Cambio climático y crisis alimentaria

Los países más susceptibles a los impactos esperados serán los de habitantes más pobres, en vías de desarrollo, en particular aquellos con predominio de pequeños agricultores. Estos productores, debido a la falta de información, capacidad de adaptación y acceso a la asistencia financiera y técnica, se verán afectados más por los resultados del cambio climático, aumentando su pobreza y vulnerabilidad a los riesgos relacionados con los resultados de estos cambios.

Por Ricardo Esmahan
Exministro de Economía

Sep 09, 2019- 18:55

El estudio “Evaluación de Seguridad Alimentaria y Medios de Vida”, que recientemente realizaron varias organizaciones humanitarias internacionales, reveló los niveles de inseguridad alimentaria por el impacto que ha tenido la sequía prolongada sobre todo en los meses de julio y junio de 2018- 2019 en el país.

Según el estudio, la falta de lluvia dejó pérdidas de producción del 61% y 55% en los cultivos de maíz y frijol. Durante la época postrera, las pérdidas fueron del 44 % y 53% respectivamente. La disminución y pérdida completa de los granos ha dejado en crisis a muchas familias, ya que la agricultura es la única fuente de ingreso que tienen para subsistir. En algunos de los municipios, las familias han utilizado como estrategia el desplazamiento y migración para afrontar la situación de inseguridad alimentaria.

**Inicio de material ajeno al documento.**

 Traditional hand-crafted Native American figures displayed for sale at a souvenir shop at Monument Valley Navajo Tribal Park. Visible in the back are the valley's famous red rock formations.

Esto demuestra cómo el cambio climático se convierte en otro factor causante de migración, además de la violencia estructural y de la búsqueda de oportunidades económicas que ya existen. La falta de lluvia perjudicó las necesidades prioritarias de los hogares como el alimento, los insumos agrícolas y el agua potable.

Los agricultores ya no pueden confiar en la tradición. El clima de nuestros antepasados se ha ido y nunca volverá; por ejemplo, con el cultivo de café se han visto aumentos de temperatura de 1 a 2 ºC.

Los cambios relacionados con el clima, sufridos por los productores agrícolas en los últimos años, constituyen los mayores efectos al interior de países afectos a la temporada de huracanes, como México, las islas del Caribe y Centroamérica, sometidos a masivas precipitaciones que derivan en inundaciones y deslizamientos de tierra que son preocupantes para los agricultores.

En otro extremo, con mayor ocurrencia y severidad, el efecto de El Niño que retrasa el comienzo de las lluvias, lo que causa precipitaciones inestables que afectan directamente la floración y, por tanto, el potencial de producción. También se observa una mayor actividad de huracanes en el Caribe, con efectos devastadores para la producción agrícola de las islas y la costa centroamericana.

Los países más susceptibles a los impactos esperados serán los de habitantes más pobres, en vías de desarrollo, en particular aquellos con predominio de pequeños agricultores. Estos productores, debido a la falta de información, capacidad de adaptación y acceso a la asistencia financiera y técnica, se verán afectados más por los resultados del cambio climático, aumentando su pobreza y vulnerabilidad a los riesgos relacionados con los resultados de estos cambios.

Se debe asistir a estos pequeños agricultores analizando los posibles escenarios de los efectos del cambio climático en sus casos específicos, e identificar las formas viables de adaptación, combinando las opciones externas e internas de asistencia y medidas de reducción de riesgo.

La adaptación no es fácil. Ayudar a los agricultores a implementar buenas prácticas agrícolas convencionales es difícil. Pero ahora con cambio climático no sabemos qué va a pasar en una localidad determinada, la predicción meteorológica climática futura es deficiente, debido a que no tenemos soluciones simples, el desfase temporal entre la adopción de adaptación y los efectos, puede llevar años. El problema es de costo-beneficio.

Para los productores, es posible que la mitigación no sea una idea tan llamativa comparada con las prácticas de adaptación, ya que estas últimas atraen a los agricultores por sus efectos directos y el hecho que resulta relativamente más sencillo integrarlas en los planes de corto plazo de las fincas.

En todo caso, las prácticas de adaptación pueden también brindar efectos de mitigación; por ejemplo, los sistemas agroforestales o agropecuarios con capacidades de captura de carbono, pueden ayudar a reducir la huella de carbono en la producción de alimentos.